[Available data Boundary: Start]

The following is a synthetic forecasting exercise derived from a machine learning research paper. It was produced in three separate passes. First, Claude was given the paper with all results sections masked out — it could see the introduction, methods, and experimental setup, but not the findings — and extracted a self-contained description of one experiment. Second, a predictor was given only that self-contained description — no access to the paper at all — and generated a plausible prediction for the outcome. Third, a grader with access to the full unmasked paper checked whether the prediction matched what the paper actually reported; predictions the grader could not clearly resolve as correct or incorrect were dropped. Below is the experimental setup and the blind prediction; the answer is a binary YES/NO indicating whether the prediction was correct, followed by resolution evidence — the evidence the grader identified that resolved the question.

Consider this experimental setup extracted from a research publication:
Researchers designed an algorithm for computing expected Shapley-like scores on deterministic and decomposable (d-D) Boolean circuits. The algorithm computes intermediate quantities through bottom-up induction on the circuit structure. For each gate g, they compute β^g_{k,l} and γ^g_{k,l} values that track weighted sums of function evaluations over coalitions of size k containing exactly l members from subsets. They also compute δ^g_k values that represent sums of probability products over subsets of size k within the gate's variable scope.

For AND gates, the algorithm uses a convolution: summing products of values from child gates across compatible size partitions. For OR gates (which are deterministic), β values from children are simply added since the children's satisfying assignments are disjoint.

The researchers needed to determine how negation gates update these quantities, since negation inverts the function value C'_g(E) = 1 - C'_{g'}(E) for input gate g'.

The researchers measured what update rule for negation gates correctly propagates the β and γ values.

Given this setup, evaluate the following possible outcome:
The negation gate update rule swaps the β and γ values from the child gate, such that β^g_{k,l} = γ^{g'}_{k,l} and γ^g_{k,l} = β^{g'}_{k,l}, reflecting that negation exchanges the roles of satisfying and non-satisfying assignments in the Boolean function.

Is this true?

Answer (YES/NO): NO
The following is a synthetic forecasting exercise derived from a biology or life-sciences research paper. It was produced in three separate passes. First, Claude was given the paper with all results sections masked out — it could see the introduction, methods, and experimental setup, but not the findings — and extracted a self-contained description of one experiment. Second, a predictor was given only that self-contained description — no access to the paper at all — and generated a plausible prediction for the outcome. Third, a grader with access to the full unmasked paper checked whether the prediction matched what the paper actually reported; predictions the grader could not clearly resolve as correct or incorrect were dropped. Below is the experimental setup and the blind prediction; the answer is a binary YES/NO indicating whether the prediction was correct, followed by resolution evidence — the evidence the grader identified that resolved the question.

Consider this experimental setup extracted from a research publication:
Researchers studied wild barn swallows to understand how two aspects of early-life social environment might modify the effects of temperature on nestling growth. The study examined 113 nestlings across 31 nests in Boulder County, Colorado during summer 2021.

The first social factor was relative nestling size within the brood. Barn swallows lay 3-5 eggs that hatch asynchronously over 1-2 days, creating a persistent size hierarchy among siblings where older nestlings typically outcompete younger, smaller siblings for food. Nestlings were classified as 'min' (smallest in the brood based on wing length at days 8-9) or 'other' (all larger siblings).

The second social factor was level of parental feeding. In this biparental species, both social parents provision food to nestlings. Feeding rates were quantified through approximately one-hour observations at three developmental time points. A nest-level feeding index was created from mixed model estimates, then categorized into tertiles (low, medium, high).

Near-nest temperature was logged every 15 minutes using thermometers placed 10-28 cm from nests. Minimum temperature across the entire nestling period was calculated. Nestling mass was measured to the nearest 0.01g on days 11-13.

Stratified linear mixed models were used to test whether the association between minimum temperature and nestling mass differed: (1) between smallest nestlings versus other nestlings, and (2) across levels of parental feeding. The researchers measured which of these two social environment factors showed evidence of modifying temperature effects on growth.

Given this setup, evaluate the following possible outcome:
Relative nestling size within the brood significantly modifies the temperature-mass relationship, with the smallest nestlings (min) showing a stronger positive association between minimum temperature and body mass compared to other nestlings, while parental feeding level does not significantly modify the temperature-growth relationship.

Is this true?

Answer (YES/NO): NO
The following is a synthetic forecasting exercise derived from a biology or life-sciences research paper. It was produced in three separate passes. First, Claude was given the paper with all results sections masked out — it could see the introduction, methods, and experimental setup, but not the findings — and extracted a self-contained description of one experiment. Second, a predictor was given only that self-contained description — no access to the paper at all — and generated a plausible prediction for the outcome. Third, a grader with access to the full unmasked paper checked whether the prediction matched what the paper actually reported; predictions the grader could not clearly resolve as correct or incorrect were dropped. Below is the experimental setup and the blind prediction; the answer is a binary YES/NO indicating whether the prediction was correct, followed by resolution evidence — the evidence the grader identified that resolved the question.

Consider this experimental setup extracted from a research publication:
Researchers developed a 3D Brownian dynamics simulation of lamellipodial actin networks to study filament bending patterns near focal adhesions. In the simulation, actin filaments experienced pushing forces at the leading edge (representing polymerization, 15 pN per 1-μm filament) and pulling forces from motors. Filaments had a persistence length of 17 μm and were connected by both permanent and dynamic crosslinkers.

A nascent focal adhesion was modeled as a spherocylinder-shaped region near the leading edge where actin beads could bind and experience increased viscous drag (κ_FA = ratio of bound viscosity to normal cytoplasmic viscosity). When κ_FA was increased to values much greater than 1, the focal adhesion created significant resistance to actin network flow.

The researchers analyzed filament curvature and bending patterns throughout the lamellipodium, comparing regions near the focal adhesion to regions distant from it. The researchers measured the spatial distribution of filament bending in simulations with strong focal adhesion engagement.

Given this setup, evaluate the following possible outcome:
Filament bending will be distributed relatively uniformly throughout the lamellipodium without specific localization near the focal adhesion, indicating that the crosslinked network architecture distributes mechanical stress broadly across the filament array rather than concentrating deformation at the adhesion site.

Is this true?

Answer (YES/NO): NO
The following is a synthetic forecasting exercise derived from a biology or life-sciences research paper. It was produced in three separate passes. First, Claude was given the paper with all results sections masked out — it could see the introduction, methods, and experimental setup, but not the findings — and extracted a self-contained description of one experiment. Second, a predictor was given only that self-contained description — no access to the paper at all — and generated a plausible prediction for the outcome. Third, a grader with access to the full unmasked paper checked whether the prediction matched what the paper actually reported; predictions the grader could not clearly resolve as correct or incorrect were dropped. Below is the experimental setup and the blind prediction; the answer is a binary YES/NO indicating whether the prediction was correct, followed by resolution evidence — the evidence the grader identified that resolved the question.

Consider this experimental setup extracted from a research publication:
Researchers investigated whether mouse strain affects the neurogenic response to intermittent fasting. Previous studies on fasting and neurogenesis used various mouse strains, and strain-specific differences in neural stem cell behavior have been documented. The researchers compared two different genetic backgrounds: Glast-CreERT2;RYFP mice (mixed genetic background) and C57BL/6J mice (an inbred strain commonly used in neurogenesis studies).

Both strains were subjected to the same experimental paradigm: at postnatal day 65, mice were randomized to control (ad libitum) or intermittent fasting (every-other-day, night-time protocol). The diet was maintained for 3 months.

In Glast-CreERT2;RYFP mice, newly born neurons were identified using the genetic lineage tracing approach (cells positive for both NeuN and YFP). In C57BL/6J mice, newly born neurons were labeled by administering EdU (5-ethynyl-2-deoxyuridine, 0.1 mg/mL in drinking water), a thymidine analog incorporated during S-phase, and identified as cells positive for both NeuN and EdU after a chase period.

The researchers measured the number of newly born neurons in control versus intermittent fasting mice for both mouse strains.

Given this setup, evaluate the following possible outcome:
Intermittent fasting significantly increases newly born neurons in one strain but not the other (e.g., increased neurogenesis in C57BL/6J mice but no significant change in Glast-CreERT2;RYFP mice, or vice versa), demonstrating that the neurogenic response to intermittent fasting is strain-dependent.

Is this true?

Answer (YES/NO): NO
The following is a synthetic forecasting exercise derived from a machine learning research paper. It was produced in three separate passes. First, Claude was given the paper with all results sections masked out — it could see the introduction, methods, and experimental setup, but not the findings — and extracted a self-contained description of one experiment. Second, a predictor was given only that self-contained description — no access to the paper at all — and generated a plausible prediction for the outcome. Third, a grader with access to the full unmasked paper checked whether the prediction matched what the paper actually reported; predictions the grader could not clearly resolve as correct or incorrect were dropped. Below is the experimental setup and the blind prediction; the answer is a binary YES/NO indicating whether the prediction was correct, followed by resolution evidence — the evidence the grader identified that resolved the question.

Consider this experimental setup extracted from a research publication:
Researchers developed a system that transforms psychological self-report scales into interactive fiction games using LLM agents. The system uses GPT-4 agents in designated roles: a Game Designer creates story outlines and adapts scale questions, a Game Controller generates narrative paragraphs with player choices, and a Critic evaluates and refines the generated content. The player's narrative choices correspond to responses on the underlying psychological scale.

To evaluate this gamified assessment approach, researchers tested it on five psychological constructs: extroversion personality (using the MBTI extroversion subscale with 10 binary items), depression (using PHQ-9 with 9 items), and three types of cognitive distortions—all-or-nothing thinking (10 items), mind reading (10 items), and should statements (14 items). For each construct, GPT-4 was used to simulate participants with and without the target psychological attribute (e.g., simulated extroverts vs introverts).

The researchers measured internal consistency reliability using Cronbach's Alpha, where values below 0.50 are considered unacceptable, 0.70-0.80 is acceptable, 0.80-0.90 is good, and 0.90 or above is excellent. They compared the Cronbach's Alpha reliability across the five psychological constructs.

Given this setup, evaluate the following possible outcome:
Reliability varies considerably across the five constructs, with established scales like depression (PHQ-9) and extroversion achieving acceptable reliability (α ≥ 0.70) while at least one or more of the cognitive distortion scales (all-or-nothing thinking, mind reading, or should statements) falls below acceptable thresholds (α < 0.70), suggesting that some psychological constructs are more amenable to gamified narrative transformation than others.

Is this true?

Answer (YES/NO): NO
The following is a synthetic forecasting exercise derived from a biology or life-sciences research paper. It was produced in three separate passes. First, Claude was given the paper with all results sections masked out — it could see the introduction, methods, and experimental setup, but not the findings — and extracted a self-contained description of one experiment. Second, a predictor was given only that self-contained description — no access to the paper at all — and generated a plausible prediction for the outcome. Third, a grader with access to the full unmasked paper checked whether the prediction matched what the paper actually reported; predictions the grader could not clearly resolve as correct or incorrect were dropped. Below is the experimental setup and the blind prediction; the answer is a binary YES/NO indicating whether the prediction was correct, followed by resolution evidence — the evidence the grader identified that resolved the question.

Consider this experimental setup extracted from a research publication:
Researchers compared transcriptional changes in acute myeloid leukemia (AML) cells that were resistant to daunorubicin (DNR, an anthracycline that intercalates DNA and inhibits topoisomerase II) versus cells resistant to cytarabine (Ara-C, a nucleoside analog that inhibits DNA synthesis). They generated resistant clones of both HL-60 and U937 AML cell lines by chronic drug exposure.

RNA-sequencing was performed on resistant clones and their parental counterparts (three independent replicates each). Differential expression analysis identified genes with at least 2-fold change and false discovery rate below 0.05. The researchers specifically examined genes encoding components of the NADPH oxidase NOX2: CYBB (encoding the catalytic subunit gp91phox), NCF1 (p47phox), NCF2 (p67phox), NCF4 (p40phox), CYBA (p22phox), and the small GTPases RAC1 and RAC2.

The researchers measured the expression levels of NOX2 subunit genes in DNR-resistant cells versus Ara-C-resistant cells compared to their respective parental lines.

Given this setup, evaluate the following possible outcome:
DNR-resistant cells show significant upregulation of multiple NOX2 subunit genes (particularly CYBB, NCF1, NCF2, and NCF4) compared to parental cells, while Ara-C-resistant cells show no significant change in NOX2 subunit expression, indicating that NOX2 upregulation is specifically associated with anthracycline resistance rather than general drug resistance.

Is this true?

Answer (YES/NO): NO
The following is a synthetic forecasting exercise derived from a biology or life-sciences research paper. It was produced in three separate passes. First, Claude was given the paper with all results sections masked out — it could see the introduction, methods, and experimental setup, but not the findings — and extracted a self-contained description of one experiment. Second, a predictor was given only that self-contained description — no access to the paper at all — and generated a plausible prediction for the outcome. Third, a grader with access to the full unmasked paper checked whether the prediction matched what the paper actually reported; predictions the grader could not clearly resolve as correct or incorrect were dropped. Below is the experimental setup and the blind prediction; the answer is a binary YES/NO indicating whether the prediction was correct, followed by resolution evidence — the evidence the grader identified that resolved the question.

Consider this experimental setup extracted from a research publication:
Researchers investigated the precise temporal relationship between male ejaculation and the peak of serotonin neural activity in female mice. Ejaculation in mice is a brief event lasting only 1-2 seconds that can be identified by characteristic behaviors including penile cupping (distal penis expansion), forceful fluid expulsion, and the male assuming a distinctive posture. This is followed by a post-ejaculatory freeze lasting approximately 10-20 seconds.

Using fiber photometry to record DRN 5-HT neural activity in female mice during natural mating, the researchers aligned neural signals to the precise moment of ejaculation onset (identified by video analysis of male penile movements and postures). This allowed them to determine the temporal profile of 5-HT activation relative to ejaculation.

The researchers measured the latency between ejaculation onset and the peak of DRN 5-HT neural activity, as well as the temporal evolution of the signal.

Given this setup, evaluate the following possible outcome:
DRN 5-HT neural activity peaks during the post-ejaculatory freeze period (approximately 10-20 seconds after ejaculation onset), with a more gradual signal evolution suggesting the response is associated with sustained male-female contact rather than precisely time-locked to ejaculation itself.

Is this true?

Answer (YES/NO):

[Available data Boundary: End]

What is needed:
Copy from the entries only those lines that hold the word "study".

Exercise solution:
Researchers studied wild barn swallows to understand how two aspects of early-life social environment might modify the effects of temperature on nestling growth. The study examined 113 nestlings across 31 nests in Boulder County, Colorado during summer 2021.
Researchers developed a 3D Brownian dynamics simulation of lamellipodial actin networks to study filament bending patterns near focal adhesions. In the simulation, actin filaments experienced pushing forces at the leading edge (representing polymerization, 15 pN per 1-μm filament) and pulling forces from motors. Filaments had a persistence length of 17 μm and were connected by both permanent and dynamic crosslinkers.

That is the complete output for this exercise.